→ Text
-- begin --

If this Honourable Court concludes that the non-disclosure referred to in paragraph 1 would be admissible in the court of appeal . . . , I do hereby respectfully refer to this Honourable Court, pursuant to paragraph 696.3(3)(a)(ii) of the Criminal Code, based on a consideration of the existing record herein, the evidence already heard, and such further evidence as this Honourable Court in its discretion may receive and consider, to determine the case as if it were an appeal by Romeo Pillion. [page294]
[13] For the purposes of the reference, the court reviewed the documentary record and also heard oral evidence from key players in the trial process, including Detective McCombie, other detectives, Crown Attorney Lindsay, and defence counsel, Mr. Cogan. Detective McCombie testified that he believed that subsequent to his 1968 report, he went to Trenton. While there, he spoke to the service station attendant and brought back with him the radio that Mr. Phillion left there as well as records showing that the timing of Mr. Phillion's trip to Trenton would have allowed him to get back to Ottawa in time to commit the murder. In other words, he had discredited the Trenton alibi. Unfortunately, no record existed of any subsequent report to that effect, nor did any of the material the detective recalled bringing from Trenton still exist.
[14] Mr. Lindsay testified that he could not remember any specifics, but that based on his practice, he thought he would have disclosed the discredited alibi to the defence. However, Mr. Cogan testified that he did not know at the time about the 1968 McCombie report or any other steps the police took in relation to the Trenton alibi.

-- end --

→ Short task A
Update the rows below by replacing "Point out" with "Highlight", keeping everything else unchanged, and leave the pictures out of your answer.

→ Data excerpts
-- begin --

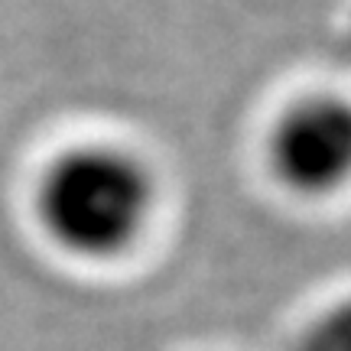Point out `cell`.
Masks as SVG:
<instances>
[{
  "instance_id": "3957f363",
  "label": "cell",
  "mask_w": 351,
  "mask_h": 351,
  "mask_svg": "<svg viewBox=\"0 0 351 351\" xmlns=\"http://www.w3.org/2000/svg\"><path fill=\"white\" fill-rule=\"evenodd\" d=\"M302 351H351V300L335 306L322 322H315Z\"/></svg>"
},
{
  "instance_id": "6da1fadb",
  "label": "cell",
  "mask_w": 351,
  "mask_h": 351,
  "mask_svg": "<svg viewBox=\"0 0 351 351\" xmlns=\"http://www.w3.org/2000/svg\"><path fill=\"white\" fill-rule=\"evenodd\" d=\"M29 202L43 238L59 254L117 263L147 238L160 182L140 153L111 140H82L39 166Z\"/></svg>"
},
{
  "instance_id": "7a4b0ae2",
  "label": "cell",
  "mask_w": 351,
  "mask_h": 351,
  "mask_svg": "<svg viewBox=\"0 0 351 351\" xmlns=\"http://www.w3.org/2000/svg\"><path fill=\"white\" fill-rule=\"evenodd\" d=\"M263 156L300 199H328L351 186V98L315 91L289 101L267 130Z\"/></svg>"
}]
</instances>
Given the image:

-- end --

→ Short task B
In the court reference text above, what did Mr. Cogan testify that he did not know at the time?

→ Task result A
Highlight `cell`.
Masks as SVG:
<instances>
[{
  "instance_id": "3957f363",
  "label": "cell",
  "mask_w": 351,
  "mask_h": 351,
  "mask_svg": "<svg viewBox=\"0 0 351 351\" xmlns=\"http://www.w3.org/2000/svg\"><path fill=\"white\" fill-rule=\"evenodd\" d=\"M302 351H351V300L335 306L322 322H315Z\"/></svg>"
},
{
  "instance_id": "6da1fadb",
  "label": "cell",
  "mask_w": 351,
  "mask_h": 351,
  "mask_svg": "<svg viewBox=\"0 0 351 351\" xmlns=\"http://www.w3.org/2000/svg\"><path fill=\"white\" fill-rule=\"evenodd\" d=\"M29 202L43 238L59 254L117 263L147 238L160 182L140 153L111 140H82L39 166Z\"/></svg>"
},
{
  "instance_id": "7a4b0ae2",
  "label": "cell",
  "mask_w": 351,
  "mask_h": 351,
  "mask_svg": "<svg viewBox=\"0 0 351 351\" xmlns=\"http://www.w3.org/2000/svg\"><path fill=\"white\" fill-rule=\"evenodd\" d=\"M263 156L300 199H328L351 186V98L315 91L289 101L267 130Z\"/></svg>"
}]
</instances>
Given the image:

→ Task result B
He did not know about the 1968 McCombie report or any other steps the police took in relation to the Trenton alibi.